I propose 2 more use cases for this partial reduction:
1. Parsing SQL and PL/SQL (Oracle procedural) statements
Standard delimiter for SQL statements is semicolon (;
). It separates normal SQL statements from each other. But if you have PL/SQL statement then semicolon separates operators inside statement from each other, not only statements as whole.
One of the ways of parsing script file containing both normal SQL and PL/SQL statements is to first split them by semicolon and then if particular statement starts with specific keywords (DECLARE
, BEGIN
, etc.) join this statement with next statements following rules of PL/SQL grammar.
By the way, this cannot be done by using StreamEx
partial reduce operations since they only test two adjacent elements. Since you need to know about previous stream elements starting from initial PL/SQL keyword element to determine whether or not to include current element into partial reduction or partial reduction should be finished. In this case mutable partial reduction may be usable with collector holding information of already collected elements and some Predicate
testing either only collector itself (if partial reduction should be finished) or BiPredicate
testing both collector and current stream element.
In theory, we're speaking about implementing LR(0) or LR(1) parser (see https://en.wikipedia.org/wiki/LR_parser) using Stream pipeline ideology. LR-parser can be used to parse syntax of most programming languages.
Parser is a finite automata with stack.

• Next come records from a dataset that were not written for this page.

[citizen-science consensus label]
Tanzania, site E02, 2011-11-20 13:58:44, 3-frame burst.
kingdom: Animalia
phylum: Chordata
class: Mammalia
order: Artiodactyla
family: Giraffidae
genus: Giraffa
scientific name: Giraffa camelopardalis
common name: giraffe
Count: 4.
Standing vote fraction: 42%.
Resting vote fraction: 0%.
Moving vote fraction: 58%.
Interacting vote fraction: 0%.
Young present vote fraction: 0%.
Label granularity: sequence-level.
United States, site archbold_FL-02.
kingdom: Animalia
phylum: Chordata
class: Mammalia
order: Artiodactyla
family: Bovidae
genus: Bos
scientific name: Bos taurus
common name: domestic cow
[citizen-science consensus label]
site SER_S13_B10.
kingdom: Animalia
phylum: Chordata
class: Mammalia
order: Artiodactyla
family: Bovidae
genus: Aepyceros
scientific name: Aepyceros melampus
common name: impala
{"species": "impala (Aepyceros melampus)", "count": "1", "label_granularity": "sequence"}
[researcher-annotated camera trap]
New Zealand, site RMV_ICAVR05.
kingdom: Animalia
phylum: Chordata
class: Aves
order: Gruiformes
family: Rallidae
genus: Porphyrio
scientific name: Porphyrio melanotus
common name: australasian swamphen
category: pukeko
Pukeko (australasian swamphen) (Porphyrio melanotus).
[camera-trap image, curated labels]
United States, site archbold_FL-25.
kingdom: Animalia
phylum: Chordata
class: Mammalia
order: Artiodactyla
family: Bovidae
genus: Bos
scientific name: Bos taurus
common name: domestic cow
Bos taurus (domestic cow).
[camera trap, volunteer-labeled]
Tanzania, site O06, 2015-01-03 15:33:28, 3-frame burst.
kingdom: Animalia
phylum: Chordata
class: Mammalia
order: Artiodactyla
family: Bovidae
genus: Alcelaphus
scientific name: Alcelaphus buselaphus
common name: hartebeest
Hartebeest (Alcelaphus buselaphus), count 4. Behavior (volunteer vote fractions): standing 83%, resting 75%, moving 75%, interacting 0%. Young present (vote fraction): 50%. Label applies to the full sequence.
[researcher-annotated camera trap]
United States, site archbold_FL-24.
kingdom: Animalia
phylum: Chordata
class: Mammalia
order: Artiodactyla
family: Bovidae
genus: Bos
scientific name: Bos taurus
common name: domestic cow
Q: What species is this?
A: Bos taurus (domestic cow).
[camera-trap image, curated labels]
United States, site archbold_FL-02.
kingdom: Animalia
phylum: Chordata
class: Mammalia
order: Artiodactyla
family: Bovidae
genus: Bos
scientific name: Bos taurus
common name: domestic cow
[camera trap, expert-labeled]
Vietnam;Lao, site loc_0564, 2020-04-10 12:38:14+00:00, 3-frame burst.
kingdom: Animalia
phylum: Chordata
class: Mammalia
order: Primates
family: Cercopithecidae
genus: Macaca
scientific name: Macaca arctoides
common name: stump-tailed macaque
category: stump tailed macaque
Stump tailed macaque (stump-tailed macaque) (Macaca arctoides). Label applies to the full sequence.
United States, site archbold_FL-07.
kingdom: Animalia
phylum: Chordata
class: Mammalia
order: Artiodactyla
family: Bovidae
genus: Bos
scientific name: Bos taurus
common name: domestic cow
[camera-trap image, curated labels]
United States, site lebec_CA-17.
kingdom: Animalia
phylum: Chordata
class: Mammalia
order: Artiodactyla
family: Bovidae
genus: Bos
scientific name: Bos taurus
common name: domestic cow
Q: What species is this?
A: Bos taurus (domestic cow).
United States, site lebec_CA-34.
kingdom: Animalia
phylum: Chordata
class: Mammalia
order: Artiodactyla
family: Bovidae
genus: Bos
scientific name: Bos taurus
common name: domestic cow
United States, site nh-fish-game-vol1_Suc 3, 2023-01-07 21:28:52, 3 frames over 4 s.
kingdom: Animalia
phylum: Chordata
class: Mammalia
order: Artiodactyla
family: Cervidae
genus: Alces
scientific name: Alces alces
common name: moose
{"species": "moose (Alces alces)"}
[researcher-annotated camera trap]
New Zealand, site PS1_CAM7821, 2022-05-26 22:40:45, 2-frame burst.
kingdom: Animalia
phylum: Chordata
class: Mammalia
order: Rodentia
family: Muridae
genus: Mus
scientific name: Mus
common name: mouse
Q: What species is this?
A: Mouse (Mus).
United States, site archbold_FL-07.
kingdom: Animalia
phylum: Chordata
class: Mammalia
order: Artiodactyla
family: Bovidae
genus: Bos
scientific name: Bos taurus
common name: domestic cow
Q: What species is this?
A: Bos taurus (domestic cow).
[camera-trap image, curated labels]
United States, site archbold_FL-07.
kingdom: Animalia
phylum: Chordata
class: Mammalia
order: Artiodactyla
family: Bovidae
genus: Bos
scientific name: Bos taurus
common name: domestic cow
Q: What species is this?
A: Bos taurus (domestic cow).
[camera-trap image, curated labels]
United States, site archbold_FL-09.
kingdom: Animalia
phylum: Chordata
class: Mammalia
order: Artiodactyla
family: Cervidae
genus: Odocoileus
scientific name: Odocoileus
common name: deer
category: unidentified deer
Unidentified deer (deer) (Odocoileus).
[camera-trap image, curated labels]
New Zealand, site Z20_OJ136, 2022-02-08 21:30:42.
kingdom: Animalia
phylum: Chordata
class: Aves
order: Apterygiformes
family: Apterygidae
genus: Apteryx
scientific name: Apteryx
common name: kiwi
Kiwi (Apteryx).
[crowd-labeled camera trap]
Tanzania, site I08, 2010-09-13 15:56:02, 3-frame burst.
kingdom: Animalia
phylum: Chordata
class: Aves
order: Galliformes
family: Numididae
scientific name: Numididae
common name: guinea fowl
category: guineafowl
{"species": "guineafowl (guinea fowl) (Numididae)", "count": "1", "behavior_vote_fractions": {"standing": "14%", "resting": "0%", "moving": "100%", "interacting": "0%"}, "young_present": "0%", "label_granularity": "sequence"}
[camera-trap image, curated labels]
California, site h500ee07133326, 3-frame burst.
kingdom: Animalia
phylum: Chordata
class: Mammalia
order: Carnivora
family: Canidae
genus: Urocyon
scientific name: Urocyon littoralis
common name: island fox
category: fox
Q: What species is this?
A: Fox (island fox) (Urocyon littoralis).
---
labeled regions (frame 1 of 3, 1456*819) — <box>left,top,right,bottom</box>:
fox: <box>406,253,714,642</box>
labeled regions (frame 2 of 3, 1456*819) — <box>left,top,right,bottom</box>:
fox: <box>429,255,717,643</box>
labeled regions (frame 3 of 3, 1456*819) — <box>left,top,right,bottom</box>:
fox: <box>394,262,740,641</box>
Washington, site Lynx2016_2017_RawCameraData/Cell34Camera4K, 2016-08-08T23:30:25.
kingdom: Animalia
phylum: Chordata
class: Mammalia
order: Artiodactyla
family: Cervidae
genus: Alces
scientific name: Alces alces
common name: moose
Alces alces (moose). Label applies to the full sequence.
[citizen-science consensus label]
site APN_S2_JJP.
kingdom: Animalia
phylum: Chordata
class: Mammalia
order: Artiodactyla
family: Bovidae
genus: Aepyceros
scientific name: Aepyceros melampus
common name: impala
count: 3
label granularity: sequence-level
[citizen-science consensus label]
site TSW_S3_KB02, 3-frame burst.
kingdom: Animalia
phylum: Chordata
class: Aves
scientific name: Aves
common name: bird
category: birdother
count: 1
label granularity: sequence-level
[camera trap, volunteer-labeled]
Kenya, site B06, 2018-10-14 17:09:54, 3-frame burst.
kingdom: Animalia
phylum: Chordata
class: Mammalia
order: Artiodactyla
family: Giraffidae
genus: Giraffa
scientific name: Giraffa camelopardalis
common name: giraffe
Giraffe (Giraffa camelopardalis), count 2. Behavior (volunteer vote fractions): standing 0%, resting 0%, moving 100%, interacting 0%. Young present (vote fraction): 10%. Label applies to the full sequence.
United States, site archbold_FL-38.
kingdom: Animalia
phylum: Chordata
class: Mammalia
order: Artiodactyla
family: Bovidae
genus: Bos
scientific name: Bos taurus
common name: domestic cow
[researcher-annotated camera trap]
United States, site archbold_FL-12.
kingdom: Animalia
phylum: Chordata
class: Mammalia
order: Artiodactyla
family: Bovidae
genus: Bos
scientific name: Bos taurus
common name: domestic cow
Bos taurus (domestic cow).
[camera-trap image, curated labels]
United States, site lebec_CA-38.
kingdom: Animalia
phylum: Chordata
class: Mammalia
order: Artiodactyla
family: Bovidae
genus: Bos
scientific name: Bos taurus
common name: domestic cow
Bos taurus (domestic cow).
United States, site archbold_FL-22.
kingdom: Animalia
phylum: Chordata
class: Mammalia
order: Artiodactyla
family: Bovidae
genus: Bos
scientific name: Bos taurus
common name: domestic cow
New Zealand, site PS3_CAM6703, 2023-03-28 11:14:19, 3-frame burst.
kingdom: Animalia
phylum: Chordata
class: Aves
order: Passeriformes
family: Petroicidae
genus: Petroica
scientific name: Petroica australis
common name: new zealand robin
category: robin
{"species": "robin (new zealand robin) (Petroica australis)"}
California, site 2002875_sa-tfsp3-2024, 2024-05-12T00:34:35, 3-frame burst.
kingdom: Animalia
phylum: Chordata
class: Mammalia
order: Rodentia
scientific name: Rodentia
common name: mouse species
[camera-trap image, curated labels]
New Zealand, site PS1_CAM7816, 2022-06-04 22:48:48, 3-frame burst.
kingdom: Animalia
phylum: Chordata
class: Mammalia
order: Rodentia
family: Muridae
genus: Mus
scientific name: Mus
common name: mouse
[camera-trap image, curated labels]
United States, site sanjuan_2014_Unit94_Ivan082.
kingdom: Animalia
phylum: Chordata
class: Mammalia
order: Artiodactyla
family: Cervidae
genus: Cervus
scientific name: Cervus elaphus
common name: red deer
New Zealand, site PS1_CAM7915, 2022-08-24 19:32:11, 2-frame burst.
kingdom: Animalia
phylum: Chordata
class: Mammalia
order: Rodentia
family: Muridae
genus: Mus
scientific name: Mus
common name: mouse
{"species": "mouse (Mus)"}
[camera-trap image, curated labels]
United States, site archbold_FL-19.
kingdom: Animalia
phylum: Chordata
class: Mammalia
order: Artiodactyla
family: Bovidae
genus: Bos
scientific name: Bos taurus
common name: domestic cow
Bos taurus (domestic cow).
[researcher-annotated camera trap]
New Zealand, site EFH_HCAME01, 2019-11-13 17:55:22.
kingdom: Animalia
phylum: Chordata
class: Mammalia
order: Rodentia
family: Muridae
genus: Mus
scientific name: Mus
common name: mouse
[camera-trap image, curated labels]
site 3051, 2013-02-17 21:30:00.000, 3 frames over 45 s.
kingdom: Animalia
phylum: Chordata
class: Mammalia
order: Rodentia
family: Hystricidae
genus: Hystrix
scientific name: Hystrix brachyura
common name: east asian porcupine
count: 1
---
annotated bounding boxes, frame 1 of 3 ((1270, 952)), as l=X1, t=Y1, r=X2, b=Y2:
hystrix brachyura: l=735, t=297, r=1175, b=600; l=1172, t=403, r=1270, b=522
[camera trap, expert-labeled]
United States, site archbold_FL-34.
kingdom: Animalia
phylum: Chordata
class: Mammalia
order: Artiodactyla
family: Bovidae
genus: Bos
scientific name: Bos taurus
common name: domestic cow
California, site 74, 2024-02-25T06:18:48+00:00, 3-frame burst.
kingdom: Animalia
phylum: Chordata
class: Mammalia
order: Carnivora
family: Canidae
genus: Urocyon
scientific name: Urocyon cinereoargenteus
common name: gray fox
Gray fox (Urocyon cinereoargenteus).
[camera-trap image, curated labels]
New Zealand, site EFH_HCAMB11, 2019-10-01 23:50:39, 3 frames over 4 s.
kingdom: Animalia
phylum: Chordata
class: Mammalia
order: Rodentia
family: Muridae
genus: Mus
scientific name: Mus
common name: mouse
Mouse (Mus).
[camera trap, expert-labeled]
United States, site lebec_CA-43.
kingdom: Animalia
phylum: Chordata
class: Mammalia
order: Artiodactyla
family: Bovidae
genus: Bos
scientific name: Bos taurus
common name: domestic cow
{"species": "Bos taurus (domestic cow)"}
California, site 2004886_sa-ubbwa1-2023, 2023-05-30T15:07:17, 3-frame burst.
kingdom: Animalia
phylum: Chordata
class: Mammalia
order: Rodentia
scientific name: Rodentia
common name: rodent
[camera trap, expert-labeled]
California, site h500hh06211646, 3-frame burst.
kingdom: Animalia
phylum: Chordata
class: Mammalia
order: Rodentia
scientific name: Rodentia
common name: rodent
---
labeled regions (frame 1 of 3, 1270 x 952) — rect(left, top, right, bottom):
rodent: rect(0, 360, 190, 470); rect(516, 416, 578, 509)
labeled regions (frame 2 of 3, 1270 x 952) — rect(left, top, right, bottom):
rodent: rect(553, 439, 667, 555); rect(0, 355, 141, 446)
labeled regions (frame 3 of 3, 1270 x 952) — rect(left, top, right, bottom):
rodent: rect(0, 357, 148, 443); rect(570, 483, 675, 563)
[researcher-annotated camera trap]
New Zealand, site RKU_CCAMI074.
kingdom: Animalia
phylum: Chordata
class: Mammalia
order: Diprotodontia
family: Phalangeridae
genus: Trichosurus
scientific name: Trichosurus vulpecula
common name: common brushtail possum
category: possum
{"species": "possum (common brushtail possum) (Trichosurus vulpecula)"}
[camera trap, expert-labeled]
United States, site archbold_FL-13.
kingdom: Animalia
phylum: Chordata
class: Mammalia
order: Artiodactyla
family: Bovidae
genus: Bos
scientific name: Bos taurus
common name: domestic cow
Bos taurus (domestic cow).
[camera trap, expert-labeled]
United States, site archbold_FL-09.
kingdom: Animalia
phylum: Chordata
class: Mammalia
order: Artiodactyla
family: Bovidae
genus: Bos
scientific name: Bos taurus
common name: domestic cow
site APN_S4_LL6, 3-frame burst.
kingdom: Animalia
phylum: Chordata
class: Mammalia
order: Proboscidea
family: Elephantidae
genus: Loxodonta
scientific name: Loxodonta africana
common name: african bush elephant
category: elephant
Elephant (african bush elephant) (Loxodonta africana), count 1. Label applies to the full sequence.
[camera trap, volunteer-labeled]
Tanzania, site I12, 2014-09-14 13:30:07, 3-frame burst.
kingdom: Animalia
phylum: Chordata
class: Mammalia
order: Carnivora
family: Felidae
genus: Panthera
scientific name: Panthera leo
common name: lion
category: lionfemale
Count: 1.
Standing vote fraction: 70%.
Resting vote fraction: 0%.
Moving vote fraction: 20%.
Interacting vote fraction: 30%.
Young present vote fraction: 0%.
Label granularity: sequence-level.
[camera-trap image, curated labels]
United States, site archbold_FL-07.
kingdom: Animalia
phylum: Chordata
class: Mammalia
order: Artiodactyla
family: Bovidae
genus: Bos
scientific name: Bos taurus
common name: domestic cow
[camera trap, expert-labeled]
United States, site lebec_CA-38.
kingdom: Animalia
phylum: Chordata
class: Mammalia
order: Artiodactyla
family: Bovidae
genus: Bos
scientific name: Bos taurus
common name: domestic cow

In case of LR(0) automata its transition depends on stack only. In case of LR(1) automata it depends both on stack and next element from the stream (theoretically there can be LR(2), LR(3), etc. automatas peeking 2, 3, etc. next elements to determine transition but in practice all programming languages are syntactically LR(1) languages).
To implement parser there should be a Collector
containing stack of finite automata and predicate testing whether final state of this automata is reached (so we can stop reduction). In case of LR(0) it should be Predicate
testing Collector
itself. And in case of LR(1) it should be BiPredicate
testing both Collector
and next element from stream (since transition depends on both stack and next symbol).
So to implement LR(0) parser we would need something like following (T
is stream elements type, A
is accumulator holding both finite automata stack and result, R
is result of each parser work forming output stream):
<R,A> Stream<R> Stream<T>.parse(
Collector<T,A,R> automataCollector,
Predicate<A> isFinalState)
(i removed complexity like ? super T
instead of T
for compactness - result API should contain these)
To implement LR(1) parser we would need something like following:
<R,A> Stream<R> Stream<T>.parse(
BiPredicate<A, T> isFinalState
Collector<T,A,R> automataCollector)
NOTE: In this case BiPredicate
should test element before it would be consumed by accumulator. Remember LR(1) parser is peeking next element to determine transition. So there can be a potential exception if empty accumulator rejects to accept next element (BiPredicate
returns true, signalizing that partial reduction is over, on empty accumulator just created by Supplier
and next stream element).
2. Conditional batching based on stream element type
When we're executing SQL statemens we want to merge adjacent data-modification (DML) statements into a single batch (see JDBC API) to improve overall performance. But we don't want to batch queries. So we need conditional batching (instead of unconditional batching like in Java 8 Stream with batch processing).
For this specific case StreamEx
partial reduce operations can be used since if both adjacent elements tested by BiPredicate
are DML statements they should be included into batch. So we don't need to know previous history of batch collection.
But we can increase complexity of the task and say that batches should be limited by size. Say, no more than 100 DML statements in a batch. In this case we cannot ignore previous batch collection history and using of BiPredicate
to determine whether batch collection should be continued or stopped is insufficient.
Though we can add flatMap after StreamEx
partial reduction to split long batches into parts. But this would delay specific 100-element batch execution until all DML statements would be collected into unlimited batch. Needless to say that this is against pipeline ideology: we want to minimize buffering to maximize speed between input and output. Moreover, unlimited batch collection may result in OutOfMemoryError
in case of very long list of DML statements without any queries in between (say, million of INSERT
s as a result of database export) which is intolerable.
So in case of this complex conditional batch collection with upper limit we also need something as powerful as LR(0) parser described in previous use case.